O’Kane, who took over as the head of the commodities and global markets unit in 2019, is getting a 59% boost to A$57.6 million ($38.6 million) for the year through March 2023, according to Macquarie’s annual report released Friday. In contrast, Chief Executive Officer Shemara Wikramanayake is getting a total of A$32.8 million, up 27% from a year earlier.

Ructions in commodities markets drove a 54% surge in profit from O’Kane’s unit to A$6 billion as hedging and trading activity rose. Macquarie said North American gas and power was a particular area of volatility.

O’Kane’s pay also topped that of the biggest US bank bosses. Citigroup Inc. awarded Chief Executive Officer Jane Fraser $24.5 million for 2022, while JPMorgan Chase & Co. kept Jamie Dimon’s total compensation at $34.5 million for that year.

The Sydney-based bank entered the US natural gas market in 2005 with the acquisition of Cook Inlet Energy Supply, and in 2009 acquired Constellation Energy’s downstream natural gas trading platform. “Then O’Kane built a matrix of leases over gas and energy transmission networks, making Macquarie the most powerful player in the US market,” according to The Millionaire’s Factory, a history of Macquarie by Chris Wright and Joyce Moullakis, released this year.

The purchase of the Constellation business during the financial crisis represented “a really significant step change in our energy business and really helped us grow into the business that you see today,” O’Kane said in a video on Macquarie’s website.
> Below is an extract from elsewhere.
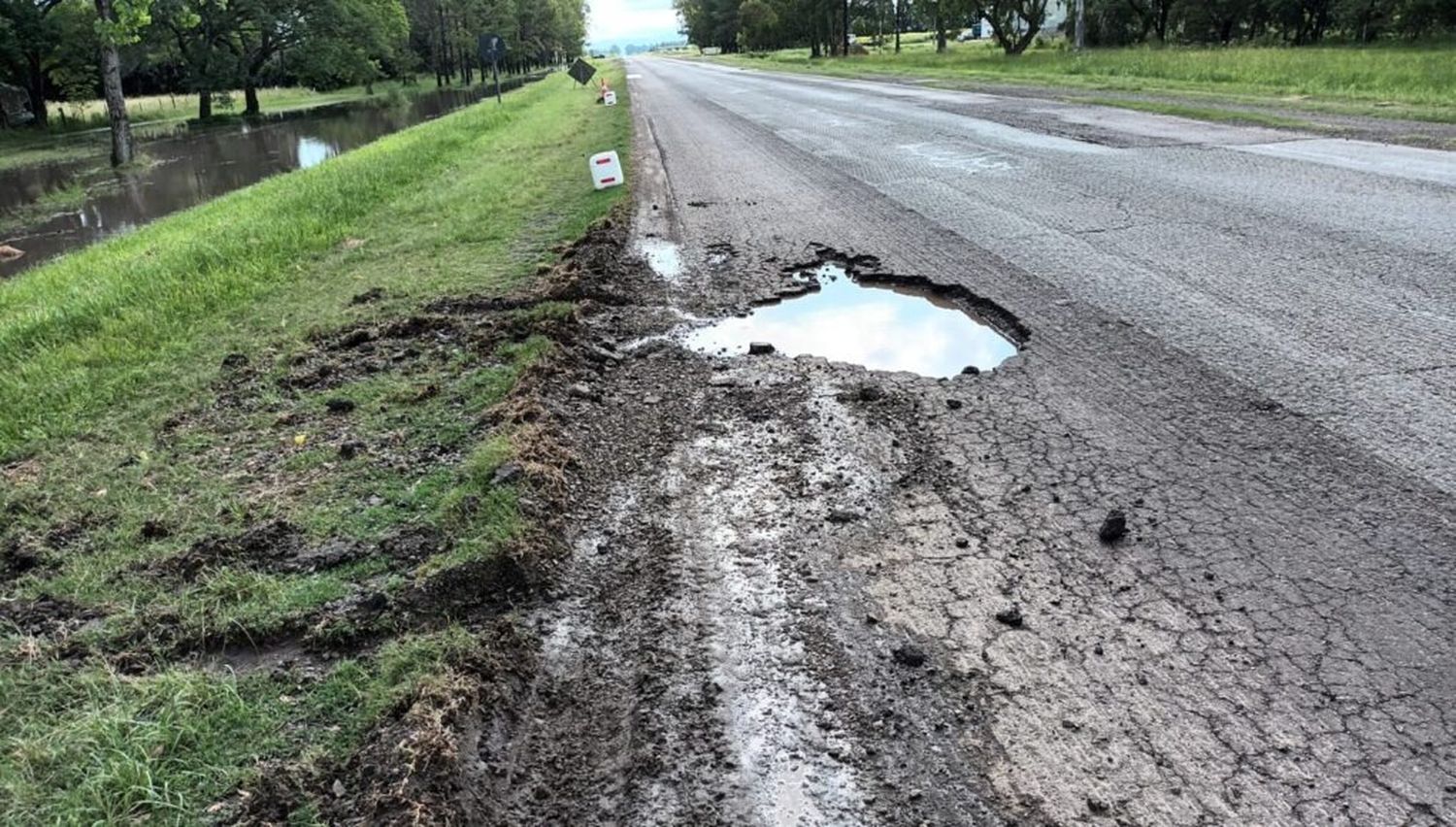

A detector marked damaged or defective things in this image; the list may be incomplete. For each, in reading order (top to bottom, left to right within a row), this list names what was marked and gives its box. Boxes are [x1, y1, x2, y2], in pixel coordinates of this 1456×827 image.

pothole [684, 263, 1019, 376]
water-filled pothole [684, 266, 1019, 376]
cracked asphalt [495, 59, 1450, 827]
Macquarie helps clients manage volatility in commodity prices by providing hedging products and lends working capital to metals, energy and agriculture companies.

Fixing Imbalances 

It also takes opportunities to trade commodities “where there is an imbalance between the supply and demand for commodities” and provides storage and transportation, the firm said in a separate report Friday. This inventory management and trading operation was the best performer within the commodities and global markets unit, boosting income by almost two and a half times to A$2.7 billion for the year, it said.

Macquarie’s commodities business, which generated more than half of the group’s profit, is unusual among banks in the U.S., where counterparts such as Goldman Sachs Group Inc. and Morgan Stanley have had to curb commodities trading activities to satisfy regulators.

O’Kane described Macquarie as an organization that has a bias toward saying “yes,” in the video on the bank’s website. 

“If you have a great idea, you will get the opportunity to be able to chase that idea down and build a business and you never know what that might come into.”